Here is a brief description of the most important concepts to understand the
code of Liam2, as well as where those concepts are implemented.
Entity
file: entities.py
The Entity class stores all there is to know about each entity: fields,
links, processes and data. It serves as a glue class between everything
data, processes, ...
When entities are created, they are added to a global registry in registry.py
Process
file: process.py
The Process class stores users processes. The most common kind of process
is the Assignment which computes the value of an expression and stores the
result in a variable.
The Compute class is used as alternative for Assignment when a user does not
store the result of an expression (with a side effect) which does have a
return value (as opposed to Actions).
Another very common process is the ProcessGroup (a.k.a procedures) which
runs a list of processes in order.
Action
file: actions.py
Actions are processes which do not have any result (that can be stored in
variables), but have side-effects. Examples include: csv(), show(), remove(),
breakpoint()
Expressions
file: expr.py (and many others)
Expressions are the meat of the code. The Expr class is the base class for
all expressions in Liam2. It defines all the basic operators on expressions
(arithmetic, logical, comparison), but it should not be inherited from
directly.
file: exprbases.py
Liam2 provides many different bases classes to inherit from when implementing
a new function:
- NumexprFunction: base class for functions which are implemented
as-is in numexpr. eg. abs, log, exp
- CompoundExpression: base class for expressions which can be expressed in
terms of other “liam2” expressions. eg. min, max, zeroclip
- EvaluableExpression: base class for all other expressions (those that do not
exist in numexpr and cannot be expressed in terms of other liam2
expressions). These expressions need to be pre-evaluated and stored in
a (hidden) temporary variable before being fed to numexpr, and this is what
EvaluableExpression does. One should only inherit from this class directly
if none of the below subclasses applies.
- NumpyFunction: subclass for functions which are implemented
as is in Numpy. Should not be used directly.

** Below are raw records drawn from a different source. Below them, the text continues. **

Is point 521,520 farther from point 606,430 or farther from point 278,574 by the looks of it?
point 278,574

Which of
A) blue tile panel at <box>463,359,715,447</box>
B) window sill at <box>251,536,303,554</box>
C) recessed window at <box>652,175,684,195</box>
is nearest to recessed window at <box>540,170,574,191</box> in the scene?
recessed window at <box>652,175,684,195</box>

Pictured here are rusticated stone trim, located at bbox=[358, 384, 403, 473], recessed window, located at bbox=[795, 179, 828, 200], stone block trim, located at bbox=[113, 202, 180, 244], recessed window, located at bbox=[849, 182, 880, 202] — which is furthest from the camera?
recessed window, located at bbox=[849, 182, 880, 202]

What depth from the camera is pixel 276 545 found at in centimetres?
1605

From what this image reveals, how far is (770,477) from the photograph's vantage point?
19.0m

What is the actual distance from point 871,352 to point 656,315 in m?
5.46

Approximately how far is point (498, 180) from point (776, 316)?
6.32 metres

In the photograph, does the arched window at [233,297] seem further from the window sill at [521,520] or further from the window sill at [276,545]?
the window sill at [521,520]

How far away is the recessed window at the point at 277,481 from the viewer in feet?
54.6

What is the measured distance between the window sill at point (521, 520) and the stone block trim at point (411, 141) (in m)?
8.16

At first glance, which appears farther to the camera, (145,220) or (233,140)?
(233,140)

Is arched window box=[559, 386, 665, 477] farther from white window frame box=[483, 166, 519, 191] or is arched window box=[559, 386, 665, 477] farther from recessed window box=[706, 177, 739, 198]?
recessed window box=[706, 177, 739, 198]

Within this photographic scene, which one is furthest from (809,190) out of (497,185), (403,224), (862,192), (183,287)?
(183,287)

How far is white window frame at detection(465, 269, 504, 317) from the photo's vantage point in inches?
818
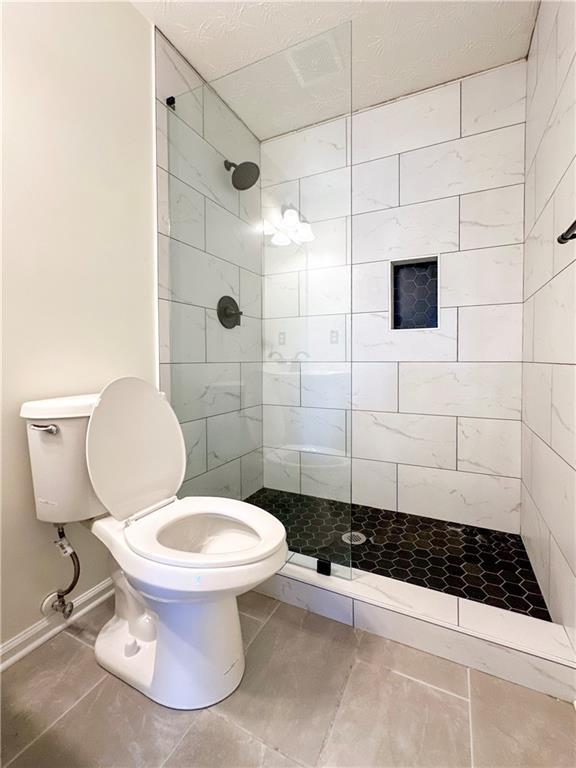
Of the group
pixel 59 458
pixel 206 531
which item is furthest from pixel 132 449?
pixel 206 531

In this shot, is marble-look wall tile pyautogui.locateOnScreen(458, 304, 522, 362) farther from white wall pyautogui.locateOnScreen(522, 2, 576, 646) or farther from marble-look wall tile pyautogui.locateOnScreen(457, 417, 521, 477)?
marble-look wall tile pyautogui.locateOnScreen(457, 417, 521, 477)

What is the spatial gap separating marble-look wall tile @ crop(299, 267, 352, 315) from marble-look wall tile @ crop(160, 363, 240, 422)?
54cm

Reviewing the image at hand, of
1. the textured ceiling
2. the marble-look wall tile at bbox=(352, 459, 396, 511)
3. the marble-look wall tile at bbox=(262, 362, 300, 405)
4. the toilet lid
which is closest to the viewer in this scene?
the toilet lid

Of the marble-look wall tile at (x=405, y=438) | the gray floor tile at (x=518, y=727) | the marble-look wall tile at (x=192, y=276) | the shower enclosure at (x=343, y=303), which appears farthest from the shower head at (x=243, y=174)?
the gray floor tile at (x=518, y=727)

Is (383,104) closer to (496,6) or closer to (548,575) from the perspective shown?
(496,6)

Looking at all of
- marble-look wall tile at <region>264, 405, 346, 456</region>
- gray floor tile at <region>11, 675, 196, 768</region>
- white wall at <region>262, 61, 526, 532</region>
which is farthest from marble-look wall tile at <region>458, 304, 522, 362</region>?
gray floor tile at <region>11, 675, 196, 768</region>

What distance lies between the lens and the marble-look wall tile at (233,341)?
189 cm

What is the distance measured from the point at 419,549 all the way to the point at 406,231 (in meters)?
1.66

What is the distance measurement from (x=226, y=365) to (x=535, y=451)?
1.51m

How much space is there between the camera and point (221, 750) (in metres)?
0.88

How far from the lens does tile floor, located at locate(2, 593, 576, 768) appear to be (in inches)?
34.1

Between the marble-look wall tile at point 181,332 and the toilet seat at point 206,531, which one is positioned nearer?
the toilet seat at point 206,531

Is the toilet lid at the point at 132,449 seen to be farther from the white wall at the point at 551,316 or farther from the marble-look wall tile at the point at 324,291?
the white wall at the point at 551,316

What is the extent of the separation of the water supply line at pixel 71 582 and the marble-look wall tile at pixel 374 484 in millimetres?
1490
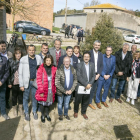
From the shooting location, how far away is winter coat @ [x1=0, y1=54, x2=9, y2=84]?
10.9ft

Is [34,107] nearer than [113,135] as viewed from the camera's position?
No

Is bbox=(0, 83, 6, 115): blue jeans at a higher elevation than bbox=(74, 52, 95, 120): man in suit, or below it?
below

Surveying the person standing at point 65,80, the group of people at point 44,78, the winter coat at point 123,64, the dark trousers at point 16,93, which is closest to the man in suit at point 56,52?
the group of people at point 44,78

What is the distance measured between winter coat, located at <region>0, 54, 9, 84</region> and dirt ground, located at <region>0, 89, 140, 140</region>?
116 cm

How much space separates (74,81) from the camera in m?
3.65

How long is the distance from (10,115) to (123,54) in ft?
13.1

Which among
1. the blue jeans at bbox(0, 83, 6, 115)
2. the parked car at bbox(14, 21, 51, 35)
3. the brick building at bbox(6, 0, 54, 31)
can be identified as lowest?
the blue jeans at bbox(0, 83, 6, 115)

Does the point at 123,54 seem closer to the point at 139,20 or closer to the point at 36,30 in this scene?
the point at 36,30

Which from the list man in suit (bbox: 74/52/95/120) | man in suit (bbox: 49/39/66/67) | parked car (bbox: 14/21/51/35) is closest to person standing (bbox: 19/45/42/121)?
man in suit (bbox: 49/39/66/67)

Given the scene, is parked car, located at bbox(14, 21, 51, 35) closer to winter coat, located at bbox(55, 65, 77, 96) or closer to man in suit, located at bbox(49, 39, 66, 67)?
man in suit, located at bbox(49, 39, 66, 67)

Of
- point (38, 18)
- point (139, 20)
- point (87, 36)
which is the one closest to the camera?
point (87, 36)

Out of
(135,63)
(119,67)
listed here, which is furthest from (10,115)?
(135,63)

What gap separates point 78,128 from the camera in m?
3.66

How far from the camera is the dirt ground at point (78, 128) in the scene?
3318 mm
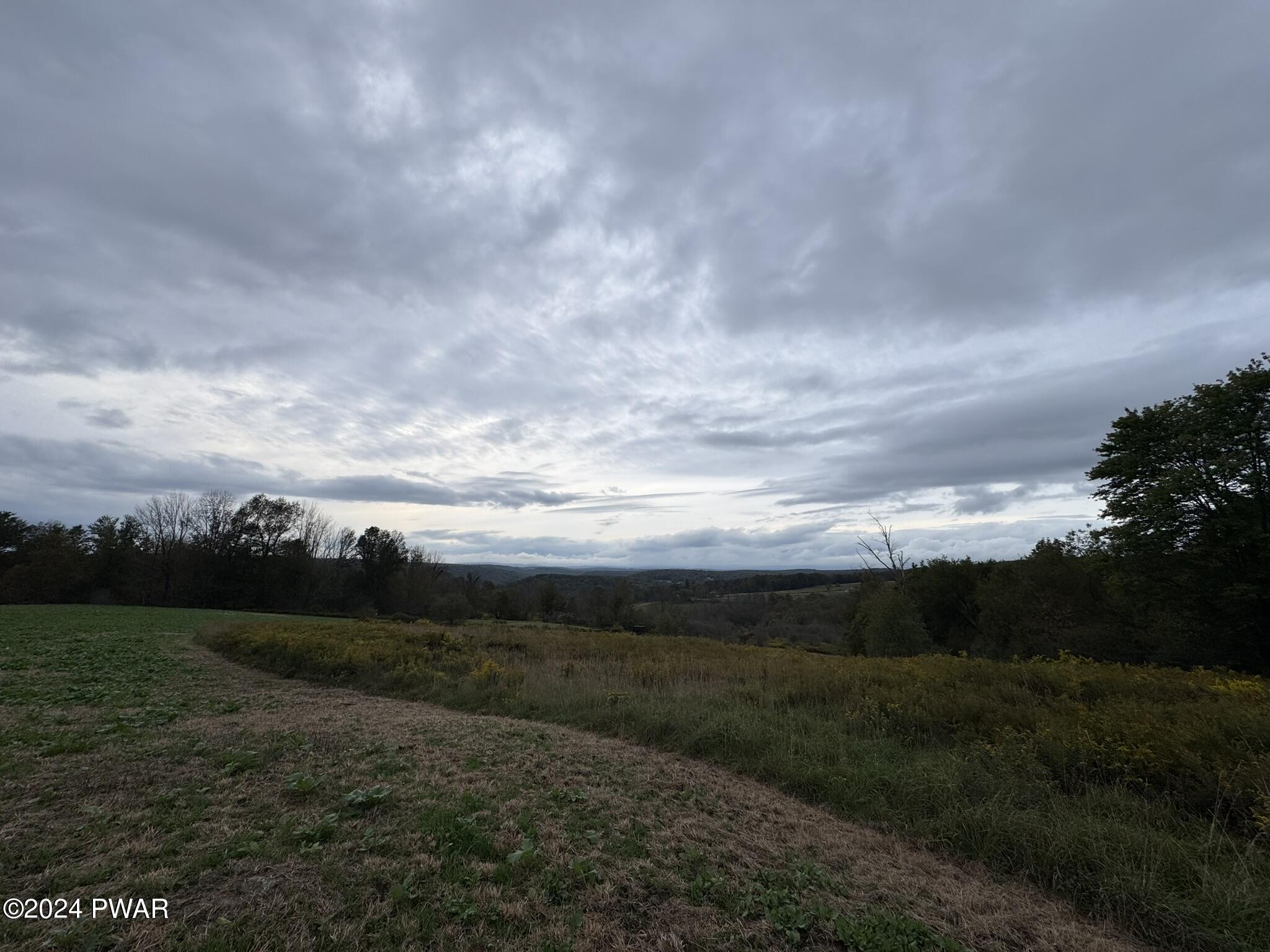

- NumpyCreateArray: subclass for functions which create arrays out of
nothing (usually random functions).
- NumpyChangeArray: subclass for functions which take an array as input
and give another array as output (eg clip, round).
- NumpyAggregate: subclass for aggregate functions. eg. count, min,
max, std, median.
- FunctionExpression: subclass for functions (which take one expression as
argument). eg. trunc, lag, duration, ...
- FilteredExpression: subclass for functions which also take a filter
argument. eg. align, sum, avg, gini.
Liam2 current expressions are implemented in the following files:
- alignment.py
- handles align() and align_abs() functions
- align_link.py
- the core algorithm (an implementation of Chenard’s) for align_abs(link=)
- exprmisc.py
- all expressions which are not defined in another file.
- groupby.py
- handles groupby()
- links.py
contains all link-related code:
- the Link class stores the definition of links
- the LinkValue class handles ManyToOne links
- link functions to handle OneToMany links: countlink, sumlink, avglink,
minlink and maxlink
- matching.py
- handles the matching() function
- regressions.py
- handles all the regression functions: logit_score, logit_regr, cont_regr,
clip_regr, log_regr
- tfunc.py
- handles all time-related functions: value_for_period, lag, duration, tavg
and tsum
Context
file: context.py
A context is a data structure used to keep track of “contextual” information:
what is the “current” entity, what is the “current” period, what is the
“current” dataset. The context is passed around to the evaluation
functions/methods.
A context must present a simple dictionary interface (key: value). There are
a few keys with special meanings:
- period
- should be the period currently being evaluated
- __len__
- if present, should be an int representing the number of rows in the context
- __entity__
- current entity
- __globals__
- if present, should be a dictionary of global tables (‘periodic’, ...)
The kind of context which is most used is the EntityContext which provides
a context interface to an Entity.